What the exercise asks: Will you quote all of the entries, word for word?

- Opening Delimiter -

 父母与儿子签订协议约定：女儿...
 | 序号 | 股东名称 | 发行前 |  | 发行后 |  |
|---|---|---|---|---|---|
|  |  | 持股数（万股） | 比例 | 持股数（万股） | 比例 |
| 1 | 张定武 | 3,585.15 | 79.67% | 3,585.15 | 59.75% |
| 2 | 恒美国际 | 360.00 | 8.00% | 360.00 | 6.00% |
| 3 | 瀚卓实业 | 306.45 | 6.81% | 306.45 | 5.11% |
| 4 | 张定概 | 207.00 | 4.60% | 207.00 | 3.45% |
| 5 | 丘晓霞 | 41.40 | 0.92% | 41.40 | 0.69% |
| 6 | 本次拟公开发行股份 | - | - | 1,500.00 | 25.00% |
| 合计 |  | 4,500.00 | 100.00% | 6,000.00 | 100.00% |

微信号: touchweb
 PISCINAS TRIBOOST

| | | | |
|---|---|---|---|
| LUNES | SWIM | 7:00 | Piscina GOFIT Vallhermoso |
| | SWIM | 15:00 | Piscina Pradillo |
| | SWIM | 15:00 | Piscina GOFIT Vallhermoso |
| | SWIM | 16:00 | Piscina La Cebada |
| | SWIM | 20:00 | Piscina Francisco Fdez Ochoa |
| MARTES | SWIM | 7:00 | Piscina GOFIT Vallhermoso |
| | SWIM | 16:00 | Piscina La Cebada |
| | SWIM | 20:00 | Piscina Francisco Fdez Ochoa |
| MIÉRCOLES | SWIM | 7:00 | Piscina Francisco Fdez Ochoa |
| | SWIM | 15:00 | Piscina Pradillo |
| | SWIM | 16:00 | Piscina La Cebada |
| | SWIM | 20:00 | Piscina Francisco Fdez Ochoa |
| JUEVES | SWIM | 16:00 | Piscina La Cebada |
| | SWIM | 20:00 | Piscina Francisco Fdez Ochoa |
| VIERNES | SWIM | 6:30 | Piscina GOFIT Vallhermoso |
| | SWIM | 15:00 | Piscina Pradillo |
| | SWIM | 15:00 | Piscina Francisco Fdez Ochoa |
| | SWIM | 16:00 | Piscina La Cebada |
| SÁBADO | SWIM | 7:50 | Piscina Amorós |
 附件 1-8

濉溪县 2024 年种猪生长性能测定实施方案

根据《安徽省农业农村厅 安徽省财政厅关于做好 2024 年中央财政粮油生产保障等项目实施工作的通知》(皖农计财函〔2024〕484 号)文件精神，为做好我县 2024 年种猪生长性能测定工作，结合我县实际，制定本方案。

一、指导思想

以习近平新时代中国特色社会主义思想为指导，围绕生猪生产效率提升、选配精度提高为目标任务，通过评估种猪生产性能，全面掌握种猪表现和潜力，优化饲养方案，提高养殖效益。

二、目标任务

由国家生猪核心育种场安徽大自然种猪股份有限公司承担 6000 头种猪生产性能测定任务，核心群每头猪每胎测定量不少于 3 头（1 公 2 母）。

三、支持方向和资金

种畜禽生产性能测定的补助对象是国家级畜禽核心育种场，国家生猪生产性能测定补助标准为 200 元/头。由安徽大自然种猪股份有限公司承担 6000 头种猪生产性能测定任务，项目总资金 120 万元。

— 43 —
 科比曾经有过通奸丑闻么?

- Closing Delimiter -

Final answer:
 父母与儿子签订协议约定：女儿...
 | 序号 | 股东名称 | 发行前 |  | 发行后 |  |
|---|---|---|---|---|---|
|  |  | 持股数（万股） | 比例 | 持股数（万股） | 比例 |
| 1 | 张定武 | 3,585.15 | 79.67% | 3,585.15 | 59.75% |
| 2 | 恒美国际 | 360.00 | 8.00% | 360.00 | 6.00% |
| 3 | 瀚卓实业 | 306.45 | 6.81% | 306.45 | 5.11% |
| 4 | 张定概 | 207.00 | 4.60% | 207.00 | 3.45% |
| 5 | 丘晓霞 | 41.40 | 0.92% | 41.40 | 0.69% |
| 6 | 本次拟公开发行股份 | - | - | 1,500.00 | 25.00% |
| 合计 |  | 4,500.00 | 100.00% | 6,000.00 | 100.00% |

微信号: touchweb
 PISCINAS TRIBOOST

| | | | |
|---|---|---|---|
| LUNES | SWIM | 7:00 | Piscina GOFIT Vallhermoso |
| | SWIM | 15:00 | Piscina Pradillo |
| | SWIM | 15:00 | Piscina GOFIT Vallhermoso |
| | SWIM | 16:00 | Piscina La Cebada |
| | SWIM | 20:00 | Piscina Francisco Fdez Ochoa |
| MARTES | SWIM | 7:00 | Piscina GOFIT Vallhermoso |
| | SWIM | 16:00 | Piscina La Cebada |
| | SWIM | 20:00 | Piscina Francisco Fdez Ochoa |
| MIÉRCOLES | SWIM | 7:00 | Piscina Francisco Fdez Ochoa |
| | SWIM | 15:00 | Piscina Pradillo |
| | SWIM | 16:00 | Piscina La Cebada |
| | SWIM | 20:00 | Piscina Francisco Fdez Ochoa |
| JUEVES | SWIM | 16:00 | Piscina La Cebada |
| | SWIM | 20:00 | Piscina Francisco Fdez Ochoa |
| VIERNES | SWIM | 6:30 | Piscina GOFIT Vallhermoso |
| | SWIM | 15:00 | Piscina Pradillo |
| | SWIM | 15:00 | Piscina Francisco Fdez Ochoa |
| | SWIM | 16:00 | Piscina La Cebada |
| SÁBADO | SWIM | 7:50 | Piscina Amorós |
 附件 1-8

濉溪县 2024 年种猪生长性能测定实施方案

根据《安徽省农业农村厅 安徽省财政厅关于做好 2024 年中央财政粮油生产保障等项目实施工作的通知》(皖农计财函〔2024〕484 号)文件精神，为做好我县 2024 年种猪生长性能测定工作，结合我县实际，制定本方案。

一、指导思想

以习近平新时代中国特色社会主义思想为指导，围绕生猪生产效率提升、选配精度提高为目标任务，通过评估种猪生产性能，全面掌握种猪表现和潜力，优化饲养方案，提高养殖效益。

二、目标任务

由国家生猪核心育种场安徽大自然种猪股份有限公司承担 6000 头种猪生产性能测定任务，核心群每头猪每胎测定量不少于 3 头（1 公 2 母）。

三、支持方向和资金

种畜禽生产性能测定的补助对象是国家级畜禽核心育种场，国家生猪生产性能测定补助标准为 200 元/头。由安徽大自然种猪股份有限公司承担 6000 头种猪生产性能测定任务，项目总资金 120 万元。

— 43 —
 科比曾经有过通奸丑闻么?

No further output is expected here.